__Dataset__:
++++++++++++++++++++
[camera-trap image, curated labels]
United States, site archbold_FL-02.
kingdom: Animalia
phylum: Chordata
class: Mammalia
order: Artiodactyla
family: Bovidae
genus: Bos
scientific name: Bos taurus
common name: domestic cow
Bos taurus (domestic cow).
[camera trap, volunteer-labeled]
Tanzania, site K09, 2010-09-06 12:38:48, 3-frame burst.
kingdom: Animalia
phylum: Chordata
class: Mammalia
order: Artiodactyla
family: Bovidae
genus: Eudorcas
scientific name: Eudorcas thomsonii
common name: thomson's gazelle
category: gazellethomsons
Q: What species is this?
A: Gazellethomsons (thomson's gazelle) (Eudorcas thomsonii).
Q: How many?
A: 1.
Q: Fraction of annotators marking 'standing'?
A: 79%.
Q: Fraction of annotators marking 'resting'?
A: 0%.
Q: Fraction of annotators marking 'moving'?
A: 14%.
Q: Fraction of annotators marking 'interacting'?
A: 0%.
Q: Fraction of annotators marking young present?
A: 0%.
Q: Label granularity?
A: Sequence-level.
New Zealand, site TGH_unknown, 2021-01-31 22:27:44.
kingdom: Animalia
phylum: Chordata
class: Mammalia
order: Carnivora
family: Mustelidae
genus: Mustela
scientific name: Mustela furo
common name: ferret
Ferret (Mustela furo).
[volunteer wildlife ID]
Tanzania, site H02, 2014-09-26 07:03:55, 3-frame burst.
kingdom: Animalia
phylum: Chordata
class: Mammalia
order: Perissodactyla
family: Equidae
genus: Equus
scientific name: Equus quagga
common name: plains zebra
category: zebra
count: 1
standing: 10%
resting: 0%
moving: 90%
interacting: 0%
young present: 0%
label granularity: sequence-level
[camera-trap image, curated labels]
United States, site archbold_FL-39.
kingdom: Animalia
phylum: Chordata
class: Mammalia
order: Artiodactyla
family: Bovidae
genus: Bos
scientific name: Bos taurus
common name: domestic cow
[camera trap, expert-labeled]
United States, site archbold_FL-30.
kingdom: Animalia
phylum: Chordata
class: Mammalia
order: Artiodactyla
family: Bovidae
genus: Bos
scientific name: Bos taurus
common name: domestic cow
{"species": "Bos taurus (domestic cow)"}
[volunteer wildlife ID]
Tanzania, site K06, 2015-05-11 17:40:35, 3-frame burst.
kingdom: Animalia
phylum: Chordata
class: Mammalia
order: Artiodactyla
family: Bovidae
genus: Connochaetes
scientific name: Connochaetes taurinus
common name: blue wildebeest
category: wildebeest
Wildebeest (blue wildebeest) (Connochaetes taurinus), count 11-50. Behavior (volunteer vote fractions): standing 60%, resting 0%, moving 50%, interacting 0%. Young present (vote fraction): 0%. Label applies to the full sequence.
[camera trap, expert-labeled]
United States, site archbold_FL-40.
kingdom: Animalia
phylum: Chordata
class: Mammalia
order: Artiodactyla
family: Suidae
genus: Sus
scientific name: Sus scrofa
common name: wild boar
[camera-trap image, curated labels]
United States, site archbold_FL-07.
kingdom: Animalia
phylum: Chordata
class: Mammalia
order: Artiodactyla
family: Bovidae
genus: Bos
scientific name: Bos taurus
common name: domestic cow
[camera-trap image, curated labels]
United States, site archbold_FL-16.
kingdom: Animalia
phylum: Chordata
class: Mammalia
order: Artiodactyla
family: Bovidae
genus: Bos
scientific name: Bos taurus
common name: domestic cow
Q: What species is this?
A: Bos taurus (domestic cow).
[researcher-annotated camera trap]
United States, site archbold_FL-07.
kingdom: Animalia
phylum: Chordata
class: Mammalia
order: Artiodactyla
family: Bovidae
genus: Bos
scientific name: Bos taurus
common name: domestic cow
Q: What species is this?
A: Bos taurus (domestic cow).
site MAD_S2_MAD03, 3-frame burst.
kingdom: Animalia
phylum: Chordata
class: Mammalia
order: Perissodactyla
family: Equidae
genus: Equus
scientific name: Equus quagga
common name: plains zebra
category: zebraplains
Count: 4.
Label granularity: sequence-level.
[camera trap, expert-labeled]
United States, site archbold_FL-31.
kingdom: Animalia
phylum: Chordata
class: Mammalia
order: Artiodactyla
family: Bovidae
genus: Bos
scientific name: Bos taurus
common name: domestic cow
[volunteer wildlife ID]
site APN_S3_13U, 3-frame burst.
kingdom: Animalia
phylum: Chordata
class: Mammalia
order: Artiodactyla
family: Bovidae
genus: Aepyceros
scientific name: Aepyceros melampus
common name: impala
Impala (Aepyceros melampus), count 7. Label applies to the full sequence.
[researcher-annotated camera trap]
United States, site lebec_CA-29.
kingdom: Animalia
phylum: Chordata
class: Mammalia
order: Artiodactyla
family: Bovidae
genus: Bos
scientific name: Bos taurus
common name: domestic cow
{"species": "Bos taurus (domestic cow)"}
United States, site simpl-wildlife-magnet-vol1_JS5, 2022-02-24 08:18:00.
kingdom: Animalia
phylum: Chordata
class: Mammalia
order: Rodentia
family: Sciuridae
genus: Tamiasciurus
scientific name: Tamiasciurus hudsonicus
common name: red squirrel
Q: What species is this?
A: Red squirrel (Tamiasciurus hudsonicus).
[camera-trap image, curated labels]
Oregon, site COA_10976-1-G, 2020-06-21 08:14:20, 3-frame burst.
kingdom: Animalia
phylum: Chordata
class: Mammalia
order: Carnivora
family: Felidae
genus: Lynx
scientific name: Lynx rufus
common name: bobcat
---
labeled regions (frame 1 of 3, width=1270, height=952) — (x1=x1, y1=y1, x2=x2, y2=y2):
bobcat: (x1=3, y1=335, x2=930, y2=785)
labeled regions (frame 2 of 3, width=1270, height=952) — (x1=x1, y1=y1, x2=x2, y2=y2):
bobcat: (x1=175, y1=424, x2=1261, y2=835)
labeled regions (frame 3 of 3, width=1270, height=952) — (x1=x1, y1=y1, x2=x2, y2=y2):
++++++++++++++++++++
__Exercise description__: Return all of the data word for word.

__Answer below__:
[camera-trap image, curated labels]
United States, site archbold_FL-02.
kingdom: Animalia
phylum: Chordata
class: Mammalia
order: Artiodactyla
family: Bovidae
genus: Bos
scientific name: Bos taurus
common name: domestic cow
Bos taurus (domestic cow).
[camera trap, volunteer-labeled]
Tanzania, site K09, 2010-09-06 12:38:48, 3-frame burst.
kingdom: Animalia
phylum: Chordata
class: Mammalia
order: Artiodactyla
family: Bovidae
genus: Eudorcas
scientific name: Eudorcas thomsonii
common name: thomson's gazelle
category: gazellethomsons
Q: What species is this?
A: Gazellethomsons (thomson's gazelle) (Eudorcas thomsonii).
Q: How many?
A: 1.
Q: Fraction of annotators marking 'standing'?
A: 79%.
Q: Fraction of annotators marking 'resting'?
A: 0%.
Q: Fraction of annotators marking 'moving'?
A: 14%.
Q: Fraction of annotators marking 'interacting'?
A: 0%.
Q: Fraction of annotators marking young present?
A: 0%.
Q: Label granularity?
A: Sequence-level.
New Zealand, site TGH_unknown, 2021-01-31 22:27:44.
kingdom: Animalia
phylum: Chordata
class: Mammalia
order: Carnivora
family: Mustelidae
genus: Mustela
scientific name: Mustela furo
common name: ferret
Ferret (Mustela furo).
[volunteer wildlife ID]
Tanzania, site H02, 2014-09-26 07:03:55, 3-frame burst.
kingdom: Animalia
phylum: Chordata
class: Mammalia
order: Perissodactyla
family: Equidae
genus: Equus
scientific name: Equus quagga
common name: plains zebra
category: zebra
count: 1
standing: 10%
resting: 0%
moving: 90%
interacting: 0%
young present: 0%
label granularity: sequence-level
[camera-trap image, curated labels]
United States, site archbold_FL-39.
kingdom: Animalia
phylum: Chordata
class: Mammalia
order: Artiodactyla
family: Bovidae
genus: Bos
scientific name: Bos taurus
common name: domestic cow
[camera trap, expert-labeled]
United States, site archbold_FL-30.
kingdom: Animalia
phylum: Chordata
class: Mammalia
order: Artiodactyla
family: Bovidae
genus: Bos
scientific name: Bos taurus
common name: domestic cow
{"species": "Bos taurus (domestic cow)"}
[volunteer wildlife ID]
Tanzania, site K06, 2015-05-11 17:40:35, 3-frame burst.
kingdom: Animalia
phylum: Chordata
class: Mammalia
order: Artiodactyla
family: Bovidae
genus: Connochaetes
scientific name: Connochaetes taurinus
common name: blue wildebeest
category: wildebeest
Wildebeest (blue wildebeest) (Connochaetes taurinus), count 11-50. Behavior (volunteer vote fractions): standing 60%, resting 0%, moving 50%, interacting 0%. Young present (vote fraction): 0%. Label applies to the full sequence.
[camera trap, expert-labeled]
United States, site archbold_FL-40.
kingdom: Animalia
phylum: Chordata
class: Mammalia
order: Artiodactyla
family: Suidae
genus: Sus
scientific name: Sus scrofa
common name: wild boar
[camera-trap image, curated labels]
United States, site archbold_FL-07.
kingdom: Animalia
phylum: Chordata
class: Mammalia
order: Artiodactyla
family: Bovidae
genus: Bos
scientific name: Bos taurus
common name: domestic cow
[camera-trap image, curated labels]
United States, site archbold_FL-16.
kingdom: Animalia
phylum: Chordata
class: Mammalia
order: Artiodactyla
family: Bovidae
genus: Bos
scientific name: Bos taurus
common name: domestic cow
Q: What species is this?
A: Bos taurus (domestic cow).
[researcher-annotated camera trap]
United States, site archbold_FL-07.
kingdom: Animalia
phylum: Chordata
class: Mammalia
order: Artiodactyla
family: Bovidae
genus: Bos
scientific name: Bos taurus
common name: domestic cow
Q: What species is this?
A: Bos taurus (domestic cow).
site MAD_S2_MAD03, 3-frame burst.
kingdom: Animalia
phylum: Chordata
class: Mammalia
order: Perissodactyla
family: Equidae
genus: Equus
scientific name: Equus quagga
common name: plains zebra
category: zebraplains
Count: 4.
Label granularity: sequence-level.
[camera trap, expert-labeled]
United States, site archbold_FL-31.
kingdom: Animalia
phylum: Chordata
class: Mammalia
order: Artiodactyla
family: Bovidae
genus: Bos
scientific name: Bos taurus
common name: domestic cow
[volunteer wildlife ID]
site APN_S3_13U, 3-frame burst.
kingdom: Animalia
phylum: Chordata
class: Mammalia
order: Artiodactyla
family: Bovidae
genus: Aepyceros
scientific name: Aepyceros melampus
common name: impala
Impala (Aepyceros melampus), count 7. Label applies to the full sequence.
[researcher-annotated camera trap]
United States, site lebec_CA-29.
kingdom: Animalia
phylum: Chordata
class: Mammalia
order: Artiodactyla
family: Bovidae
genus: Bos
scientific name: Bos taurus
common name: domestic cow
{"species": "Bos taurus (domestic cow)"}
United States, site simpl-wildlife-magnet-vol1_JS5, 2022-02-24 08:18:00.
kingdom: Animalia
phylum: Chordata
class: Mammalia
order: Rodentia
family: Sciuridae
genus: Tamiasciurus
scientific name: Tamiasciurus hudsonicus
common name: red squirrel
Q: What species is this?
A: Red squirrel (Tamiasciurus hudsonicus).
[camera-trap image, curated labels]
Oregon, site COA_10976-1-G, 2020-06-21 08:14:20, 3-frame burst.
kingdom: Animalia
phylum: Chordata
class: Mammalia
order: Carnivora
family: Felidae
genus: Lynx
scientific name: Lynx rufus
common name: bobcat
---
labeled regions (frame 1 of 3, width=1270, height=952) — (x1=x1, y1=y1, x2=x2, y2=y2):
bobcat: (x1=3, y1=335, x2=930, y2=785)
labeled regions (frame 2 of 3, width=1270, height=952) — (x1=x1, y1=y1, x2=x2, y2=y2):
bobcat: (x1=175, y1=424, x2=1261, y2=835)
labeled regions (frame 3 of 3, width=1270, height=952) — (x1=x1, y1=y1, x2=x2, y2=y2):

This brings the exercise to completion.